The integration of electroantennography with open arena arrestment bioassays and competition tests helped to reveal the host preferences of T. basalis and T. oenone in relation to the exotic pentatomids N. viridula and Cuspicona simplex (Walker). Acetone extracts of N. viridula eggs elicited clear and consistent antennal responses in T. basalis, and these responses were stronger than those elicited by a hexane extract. Potential contact kairomones on the surfaces of eggs were tentatively identified to provide a foundation for future study in this area. Open arena arrestment bioassays were used to compare the retention time of the two parasitoids in arenas contaminated by one of the two pentatomid species. Trissolcus basalis spent four times longer searching in arenas for its primary host, N. viridula, than for C. simplex, while the reverse was true for T. oenone, which spent an even lower absolute length of time searching for N. viridula, a non-host. Parasitoids are therefore capable of distinguishing between these hosts based solely on adult footprint compounds left on substrates, and T. oenone is potentially capable of distinguishing between hosts and non-hosts.

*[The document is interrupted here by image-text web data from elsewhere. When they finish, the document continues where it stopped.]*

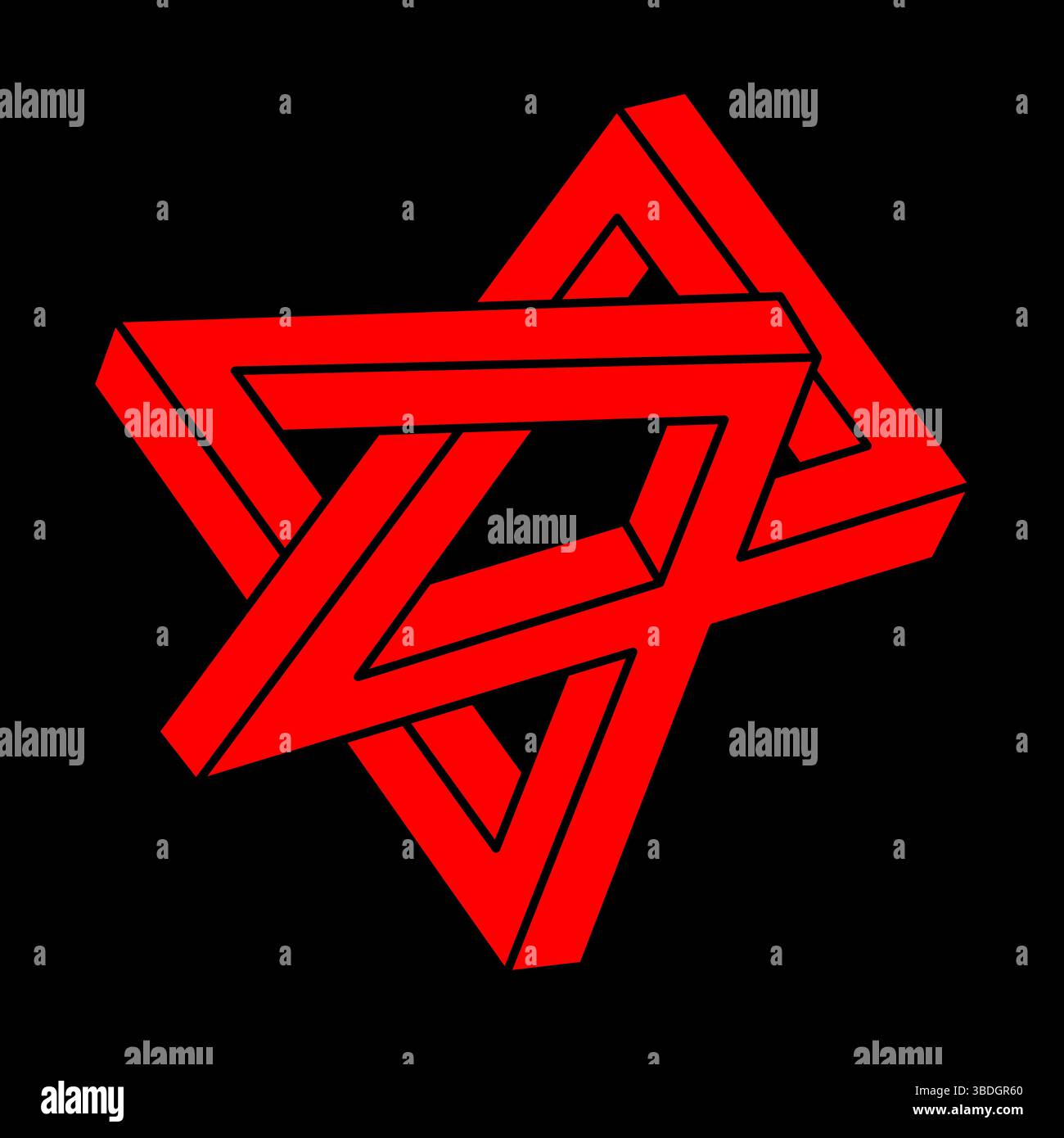 Optische Täuschung. Unmögliche Formen. Sakrale Geometriefiguren. Abstrakte ewige geometrische Objekte. Unmögliche endliche Konturformen. Optische Kunst Stock Vektor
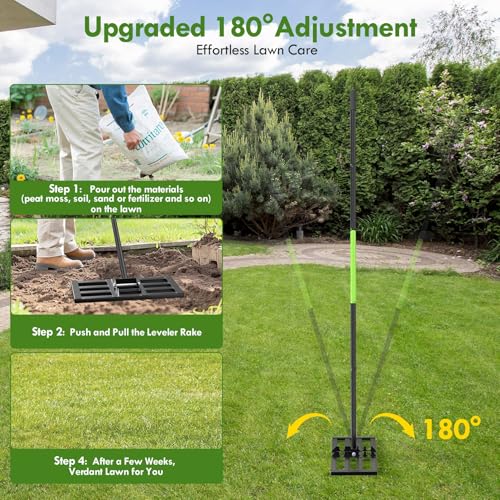 Seeutek Lawn Leveling Rake, 17” x 10” Lawn Leveler with 6.5FT Stainless Steel Handle Rakes for Lawns, 0-180° Adjustable Ground Leveler Tool for Yard, Level Soil Sand Dirt Surfaces - size: 17"*10"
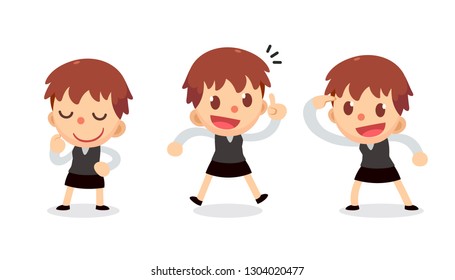 Set of tiny businesswoman character in actions. Isolated vector. Get Idea.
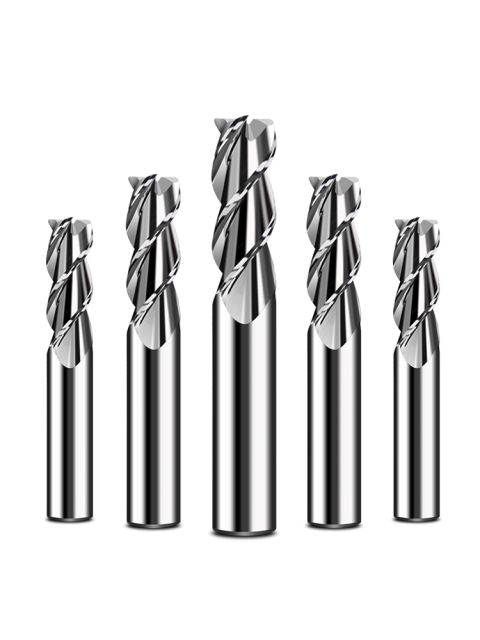 Aluminum Cnc Three Flutes Carbide Tungsten Steel  Round Nose End Mill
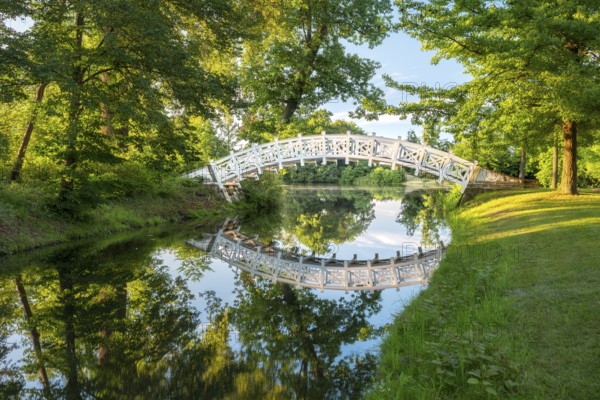 The Chinese or White Bridge in Wörlitz Park in the evening light, Garden Kingdom Dessau-Wörlitz,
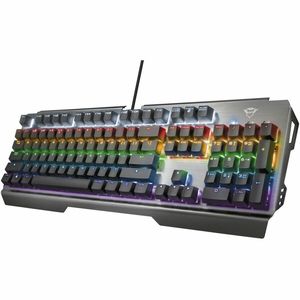 Trust GXT 877 Scarr Tastatur USB Deutsch Schwarz, Metallisch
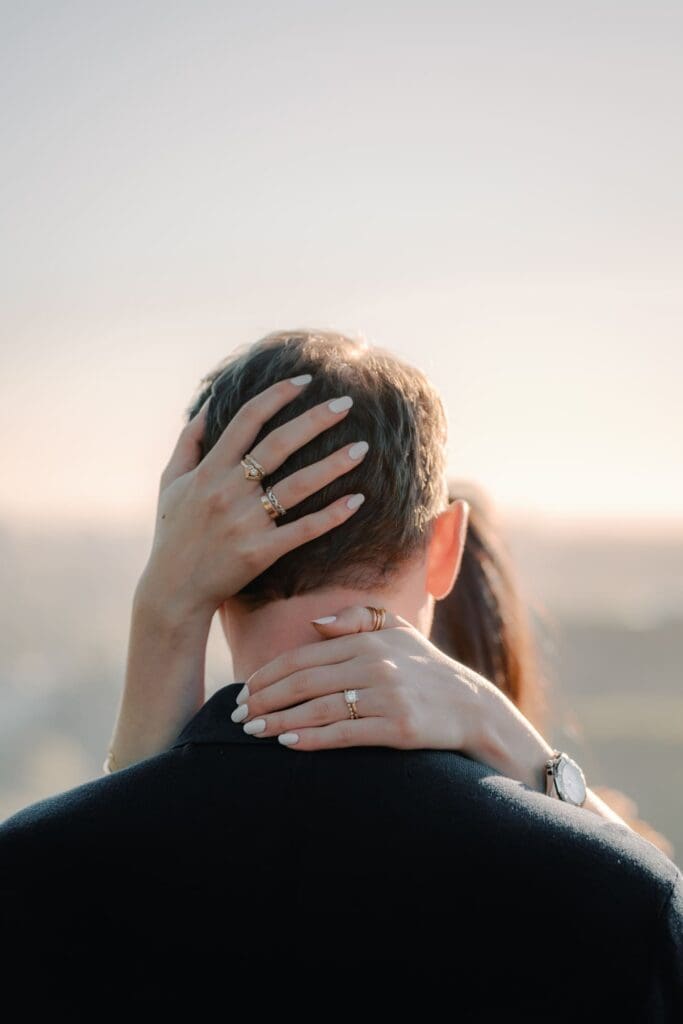 Detail shots of couple during Beverly Hills engagement session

Competition tests between the two parasitoids on C. simplex eggs revealed T. oenone to be the superior competitor in both extrinsic and intrinsic contests. The native parasitoid successfully parasitized more eggs than T. basalis, and developed in over 90% of multiparasitised eggs. The combination of these approaches was useful for investigating the influence of chemical cues on the expression of host range. In particular, the results of arrestment studies clearly complement physiological host range tests and help to provide significant context especially when parasitism rates are similar.

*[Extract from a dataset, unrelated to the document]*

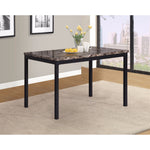 Faux marble top dining table with metal straight legs.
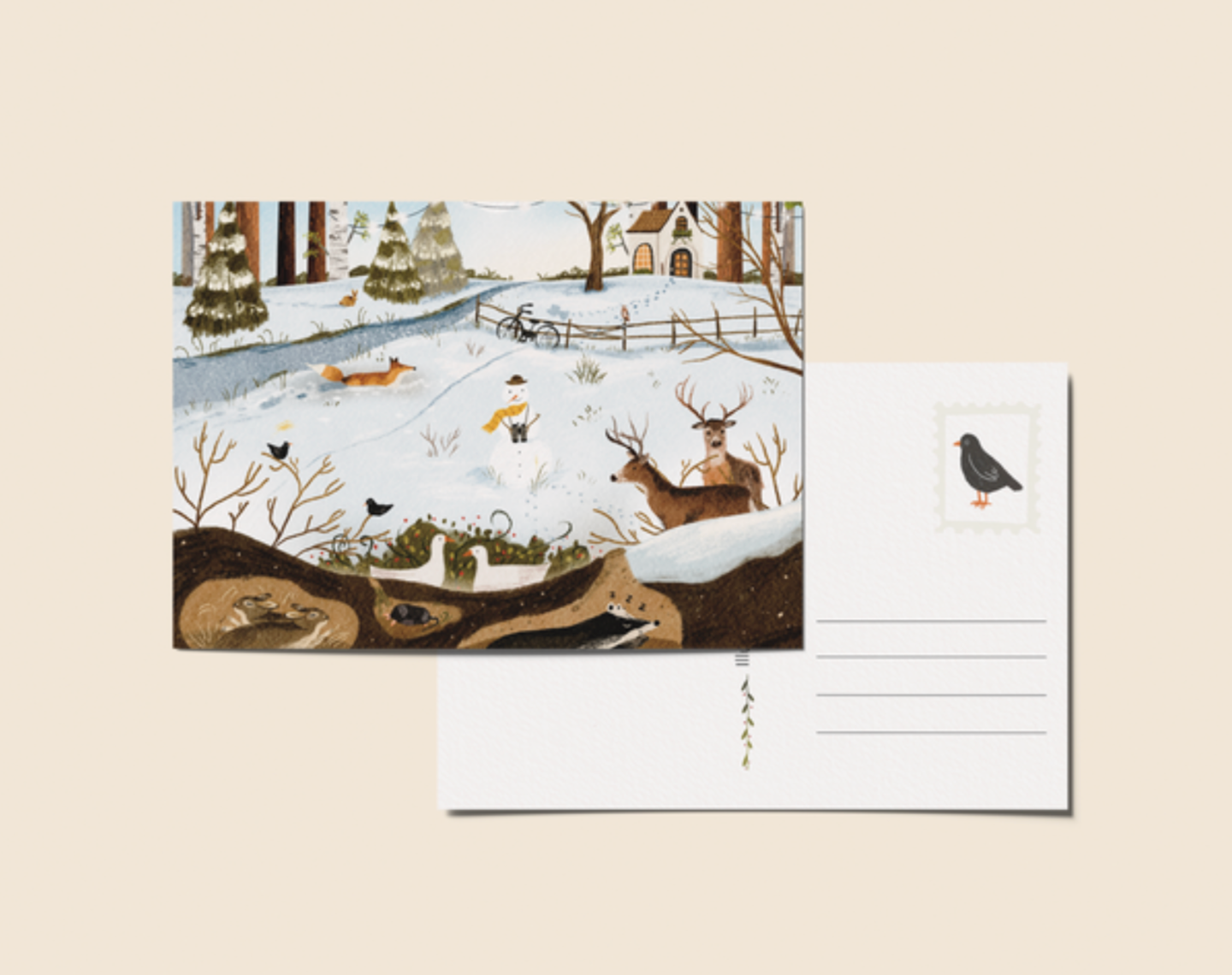 Ansichtkaart 'December', A6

The specific compounds associated with New Zealand species of stink bugs which elicit antennal responses in the three Trissolcus parasitoids were revealed through a combination of electrophysiological techniques and chemical analyses. Cuticular hydrocarbons and defensive compounds were extracted from adult stink bugs via immersion in hexane, and the resulting samples were analysed through GC-MS to identify the compounds present. Extracts were then exposed to the three species of parasitoids through gas chromatography coupled with electroantennographic detection (GC-EAD), which measures the change in voltage across an insect antenna as compounds from an extract are fractionated and passed over its surface. After GC-EAD with extract, another round of recordings were made with synthetic standards. A final round of electroantennogram recordings were made by puffing individual compounds over the antennae and comparing responses to solvent controls. A total of eight compounds elicited responses, and seven of these were identified as follows: (E)-2-decenal, (E)-2-octenal, (E)-4- oxo-2-hexenal, (E)-2-hexenal, (E)-2-decenyl acetate, n-tridecane, and n-dodecane. This work provides the foundation for future studies of the behavioural function of these compounds in stink bug egg parasitoids.
The work presented in this thesis shows the value of incorporating chemical ecological techniques into the study of host specificity, and for evaluating the non-target risks posed by classical BCAs. The results of olfactory and electrophysiological methods are complementary to physiological host range testing, and the combination of methods provides valuable insight into the chemical basis of host range. These kinds of studies provide results which are directly relevant for regulators to consider during the evaluation of applications to release new BCAs. A new non-target risk assessment framework incorporating these techniques is proposed.